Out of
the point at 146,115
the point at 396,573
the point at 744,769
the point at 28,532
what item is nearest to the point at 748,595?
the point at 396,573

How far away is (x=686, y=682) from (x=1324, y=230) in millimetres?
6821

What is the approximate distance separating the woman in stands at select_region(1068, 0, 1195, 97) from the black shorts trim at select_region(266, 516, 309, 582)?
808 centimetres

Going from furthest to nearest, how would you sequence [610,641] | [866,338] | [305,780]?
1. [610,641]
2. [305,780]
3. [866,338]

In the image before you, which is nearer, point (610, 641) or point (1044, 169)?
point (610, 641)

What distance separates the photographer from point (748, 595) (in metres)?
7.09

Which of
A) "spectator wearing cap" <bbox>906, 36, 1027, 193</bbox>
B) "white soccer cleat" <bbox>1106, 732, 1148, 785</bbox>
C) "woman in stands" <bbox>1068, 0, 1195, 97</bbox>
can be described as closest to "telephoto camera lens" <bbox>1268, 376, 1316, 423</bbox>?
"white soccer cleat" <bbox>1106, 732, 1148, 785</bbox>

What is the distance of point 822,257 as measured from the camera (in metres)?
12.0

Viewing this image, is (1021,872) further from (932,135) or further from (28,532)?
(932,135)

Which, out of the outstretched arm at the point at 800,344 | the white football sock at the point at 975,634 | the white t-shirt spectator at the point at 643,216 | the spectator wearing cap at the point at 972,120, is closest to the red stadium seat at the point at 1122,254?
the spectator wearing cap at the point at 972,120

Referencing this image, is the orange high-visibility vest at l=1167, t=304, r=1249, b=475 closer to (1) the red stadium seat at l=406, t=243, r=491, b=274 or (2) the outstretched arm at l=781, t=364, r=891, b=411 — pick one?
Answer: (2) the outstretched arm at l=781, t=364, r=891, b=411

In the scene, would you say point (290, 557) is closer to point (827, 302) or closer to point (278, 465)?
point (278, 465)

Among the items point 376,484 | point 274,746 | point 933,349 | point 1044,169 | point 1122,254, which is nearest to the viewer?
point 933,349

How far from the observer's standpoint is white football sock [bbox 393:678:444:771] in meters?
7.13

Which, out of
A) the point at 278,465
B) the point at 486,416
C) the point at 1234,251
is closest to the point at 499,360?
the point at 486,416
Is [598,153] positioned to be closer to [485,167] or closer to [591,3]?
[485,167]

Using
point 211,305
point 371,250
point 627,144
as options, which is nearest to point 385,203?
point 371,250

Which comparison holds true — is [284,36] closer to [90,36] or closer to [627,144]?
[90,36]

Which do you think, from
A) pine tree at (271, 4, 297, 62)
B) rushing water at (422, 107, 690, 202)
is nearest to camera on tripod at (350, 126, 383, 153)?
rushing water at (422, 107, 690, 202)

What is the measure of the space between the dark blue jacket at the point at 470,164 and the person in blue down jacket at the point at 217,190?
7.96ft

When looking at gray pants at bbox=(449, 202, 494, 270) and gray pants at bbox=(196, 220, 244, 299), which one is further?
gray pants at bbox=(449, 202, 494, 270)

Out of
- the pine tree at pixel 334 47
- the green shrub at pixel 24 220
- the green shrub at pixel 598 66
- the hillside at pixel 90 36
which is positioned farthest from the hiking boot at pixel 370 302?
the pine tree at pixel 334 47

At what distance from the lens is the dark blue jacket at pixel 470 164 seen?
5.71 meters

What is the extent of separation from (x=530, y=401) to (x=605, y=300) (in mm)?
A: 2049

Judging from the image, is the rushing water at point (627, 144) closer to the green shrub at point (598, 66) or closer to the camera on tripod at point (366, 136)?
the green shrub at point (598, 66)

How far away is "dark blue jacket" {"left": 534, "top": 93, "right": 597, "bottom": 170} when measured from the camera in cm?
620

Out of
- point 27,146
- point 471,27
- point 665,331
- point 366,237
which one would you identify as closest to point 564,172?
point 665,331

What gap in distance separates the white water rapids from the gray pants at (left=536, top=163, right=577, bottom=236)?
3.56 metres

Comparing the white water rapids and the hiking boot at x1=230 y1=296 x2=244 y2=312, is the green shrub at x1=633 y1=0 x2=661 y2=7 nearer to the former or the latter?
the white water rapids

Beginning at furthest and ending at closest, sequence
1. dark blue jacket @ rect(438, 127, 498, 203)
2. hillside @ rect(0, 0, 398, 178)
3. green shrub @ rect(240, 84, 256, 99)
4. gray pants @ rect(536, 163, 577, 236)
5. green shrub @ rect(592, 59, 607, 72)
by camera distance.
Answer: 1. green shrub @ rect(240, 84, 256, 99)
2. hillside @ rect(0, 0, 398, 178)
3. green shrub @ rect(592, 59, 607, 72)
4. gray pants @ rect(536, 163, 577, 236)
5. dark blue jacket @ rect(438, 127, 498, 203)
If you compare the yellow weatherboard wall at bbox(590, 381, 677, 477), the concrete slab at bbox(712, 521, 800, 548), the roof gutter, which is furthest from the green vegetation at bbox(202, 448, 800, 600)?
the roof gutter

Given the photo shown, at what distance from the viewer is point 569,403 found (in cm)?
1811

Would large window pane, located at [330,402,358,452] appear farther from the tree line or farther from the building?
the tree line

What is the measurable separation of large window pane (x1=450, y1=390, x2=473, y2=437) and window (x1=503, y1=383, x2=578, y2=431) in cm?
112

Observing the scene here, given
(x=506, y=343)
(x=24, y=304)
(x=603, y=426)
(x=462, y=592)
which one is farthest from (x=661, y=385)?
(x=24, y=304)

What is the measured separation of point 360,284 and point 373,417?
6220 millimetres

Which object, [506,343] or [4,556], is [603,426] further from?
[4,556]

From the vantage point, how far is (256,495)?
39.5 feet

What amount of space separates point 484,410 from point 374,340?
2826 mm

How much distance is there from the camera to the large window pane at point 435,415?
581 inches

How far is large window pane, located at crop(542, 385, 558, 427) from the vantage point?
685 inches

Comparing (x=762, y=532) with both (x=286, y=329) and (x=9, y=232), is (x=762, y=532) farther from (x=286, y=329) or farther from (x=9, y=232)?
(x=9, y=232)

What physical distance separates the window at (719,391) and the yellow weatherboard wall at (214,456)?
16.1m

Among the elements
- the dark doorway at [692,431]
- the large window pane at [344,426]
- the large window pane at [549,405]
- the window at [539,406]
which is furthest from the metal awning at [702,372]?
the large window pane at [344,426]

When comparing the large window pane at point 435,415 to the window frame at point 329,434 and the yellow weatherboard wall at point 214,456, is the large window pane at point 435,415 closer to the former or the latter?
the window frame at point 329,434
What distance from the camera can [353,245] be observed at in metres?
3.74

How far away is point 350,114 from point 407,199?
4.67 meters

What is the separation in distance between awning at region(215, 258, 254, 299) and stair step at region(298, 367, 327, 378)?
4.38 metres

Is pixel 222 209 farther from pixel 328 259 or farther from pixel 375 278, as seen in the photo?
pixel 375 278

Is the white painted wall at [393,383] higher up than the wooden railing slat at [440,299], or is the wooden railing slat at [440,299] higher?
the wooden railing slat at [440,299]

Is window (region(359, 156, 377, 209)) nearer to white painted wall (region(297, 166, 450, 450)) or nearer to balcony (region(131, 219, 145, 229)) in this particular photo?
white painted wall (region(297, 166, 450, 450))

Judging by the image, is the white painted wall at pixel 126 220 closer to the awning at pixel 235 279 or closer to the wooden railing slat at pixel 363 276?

□ □ □ □ □

* [THE PROBLEM]: Reproduce the entire listing above word for word, keeping every line.

* [SOLUTION FOR THIS TASK]:
Out of
the point at 146,115
the point at 396,573
the point at 744,769
the point at 28,532
what item is nearest to the point at 748,595?
the point at 396,573

How far away is (x=686, y=682) from (x=1324, y=230) in millimetres?
6821

What is the approximate distance separating the woman in stands at select_region(1068, 0, 1195, 97) from the black shorts trim at select_region(266, 516, 309, 582)?
808 centimetres

Going from furthest to nearest, how would you sequence [610,641] | [866,338] | [305,780]?
1. [610,641]
2. [305,780]
3. [866,338]

In the image before you, which is nearer, point (610, 641) or point (1044, 169)?
point (610, 641)

What distance separates the photographer from point (748, 595) (in metres)?
7.09

Which of
A) "spectator wearing cap" <bbox>906, 36, 1027, 193</bbox>
B) "white soccer cleat" <bbox>1106, 732, 1148, 785</bbox>
C) "woman in stands" <bbox>1068, 0, 1195, 97</bbox>
can be described as closest to "telephoto camera lens" <bbox>1268, 376, 1316, 423</bbox>?
"white soccer cleat" <bbox>1106, 732, 1148, 785</bbox>

What is the distance of point 822,257 as measured from the camera (in metres)?
12.0

Viewing this image, is (1021,872) further from (932,135) or further from (28,532)?
(932,135)

Which, out of the outstretched arm at the point at 800,344 | the white football sock at the point at 975,634 | the white t-shirt spectator at the point at 643,216 | the spectator wearing cap at the point at 972,120, is closest to the red stadium seat at the point at 1122,254?
the spectator wearing cap at the point at 972,120

Referencing this image, is the orange high-visibility vest at l=1167, t=304, r=1249, b=475 closer to (1) the red stadium seat at l=406, t=243, r=491, b=274 or (2) the outstretched arm at l=781, t=364, r=891, b=411 — pick one?
Answer: (2) the outstretched arm at l=781, t=364, r=891, b=411

In the scene, would you say point (290, 557) is closer to point (827, 302) or closer to point (278, 465)?
point (278, 465)

Among the items point 376,484 | point 274,746 | point 933,349 | point 1044,169 | point 1122,254, which is nearest to the viewer?
point 933,349

How far from the observer's standpoint is white football sock [bbox 393:678:444:771] in meters?
7.13

Which, out of
A) the point at 278,465
B) the point at 486,416
C) the point at 1234,251
is closest to the point at 499,360?
the point at 486,416
Is [598,153] positioned to be closer to [485,167] or closer to [591,3]?
[485,167]

Using
point 211,305
point 371,250
point 627,144
as options, which is nearest to point 385,203?
point 371,250

Which comparison holds true — is [284,36] closer to [90,36] or closer to [627,144]?
[90,36]

Which do you think, from
A) pine tree at (271, 4, 297, 62)
B) rushing water at (422, 107, 690, 202)
is nearest to camera on tripod at (350, 126, 383, 153)?
rushing water at (422, 107, 690, 202)

What is the measure of the space between the dark blue jacket at the point at 470,164 and the person in blue down jacket at the point at 217,190?
7.96ft

When looking at gray pants at bbox=(449, 202, 494, 270) and gray pants at bbox=(196, 220, 244, 299), which one is further?
gray pants at bbox=(449, 202, 494, 270)

Out of
- the pine tree at pixel 334 47
- the green shrub at pixel 24 220
- the green shrub at pixel 598 66
- the hillside at pixel 90 36
which is positioned farthest from the hiking boot at pixel 370 302?
the pine tree at pixel 334 47

At what distance from the lens is the dark blue jacket at pixel 470 164 seen?
5.71 meters

What is the extent of separation from (x=530, y=401) to (x=605, y=300) (in mm)?
A: 2049

Judging from the image, is the rushing water at point (627, 144) closer to the green shrub at point (598, 66) or closer to the camera on tripod at point (366, 136)?
the green shrub at point (598, 66)

How far away is "dark blue jacket" {"left": 534, "top": 93, "right": 597, "bottom": 170} when measured from the camera in cm?
620

Out of
- point 27,146
- point 471,27
- point 665,331
- point 366,237
which one would you identify as closest to point 564,172?
point 665,331

What gap in distance separates the white water rapids from the gray pants at (left=536, top=163, right=577, bottom=236)?
3.56 metres

Comparing the white water rapids and the hiking boot at x1=230 y1=296 x2=244 y2=312, is the green shrub at x1=633 y1=0 x2=661 y2=7 nearer to the former or the latter?
the white water rapids

Beginning at furthest and ending at closest, sequence
1. dark blue jacket @ rect(438, 127, 498, 203)
2. hillside @ rect(0, 0, 398, 178)
3. green shrub @ rect(240, 84, 256, 99)
4. gray pants @ rect(536, 163, 577, 236)
5. green shrub @ rect(592, 59, 607, 72)
by camera distance.
Answer: 1. green shrub @ rect(240, 84, 256, 99)
2. hillside @ rect(0, 0, 398, 178)
3. green shrub @ rect(592, 59, 607, 72)
4. gray pants @ rect(536, 163, 577, 236)
5. dark blue jacket @ rect(438, 127, 498, 203)
If you compare the yellow weatherboard wall at bbox(590, 381, 677, 477), the concrete slab at bbox(712, 521, 800, 548), the roof gutter, which is furthest from the green vegetation at bbox(202, 448, 800, 600)?
the roof gutter

Given the photo shown, at what distance from the viewer is point 569,403 found (in cm)?
1811

Would large window pane, located at [330,402,358,452] appear farther from the tree line or farther from the building?
the tree line

What is the measurable separation of large window pane (x1=450, y1=390, x2=473, y2=437) and window (x1=503, y1=383, x2=578, y2=431) in cm?
112

Observing the scene here, given
(x=506, y=343)
(x=24, y=304)
(x=603, y=426)
(x=462, y=592)
which one is farthest from (x=661, y=385)?
(x=24, y=304)

What is the measured separation of point 360,284 and point 373,417?
6220 millimetres

Which object, [506,343] or [4,556], is [603,426] further from?
[4,556]

From the vantage point, how far is (256,495)?
39.5 feet

What amount of space separates point 484,410 from point 374,340?
2826 mm

How much distance is there from the camera to the large window pane at point 435,415?
581 inches

How far is large window pane, located at crop(542, 385, 558, 427) from the vantage point?
685 inches

Comparing (x=762, y=532) with both (x=286, y=329) and (x=9, y=232), is (x=762, y=532) farther from (x=286, y=329) or farther from (x=9, y=232)?
(x=9, y=232)

What physical distance separates the window at (719,391) and the yellow weatherboard wall at (214,456)?
16.1m

Among the elements
- the dark doorway at [692,431]
- the large window pane at [344,426]
- the large window pane at [549,405]
- the window at [539,406]
which is furthest from the metal awning at [702,372]?
the large window pane at [344,426]

When comparing the large window pane at point 435,415 to the window frame at point 329,434 and the yellow weatherboard wall at point 214,456, is the large window pane at point 435,415 closer to the former or the latter?
the window frame at point 329,434
What distance from the camera can [353,245] be observed at in metres?
3.74

How far away is point 350,114 from point 407,199?
4.67 meters

What is the separation in distance between awning at region(215, 258, 254, 299) and stair step at region(298, 367, 327, 378)?
4.38 metres

Is pixel 222 209 farther from pixel 328 259 or farther from pixel 375 278, as seen in the photo?
pixel 375 278

Is the white painted wall at [393,383] higher up than the wooden railing slat at [440,299], or is the wooden railing slat at [440,299] higher?
the wooden railing slat at [440,299]

Is window (region(359, 156, 377, 209)) nearer to white painted wall (region(297, 166, 450, 450)) or nearer to balcony (region(131, 219, 145, 229)) in this particular photo?
white painted wall (region(297, 166, 450, 450))

Judging by the image, is the white painted wall at pixel 126 220 closer to the awning at pixel 235 279 or closer to the wooden railing slat at pixel 363 276?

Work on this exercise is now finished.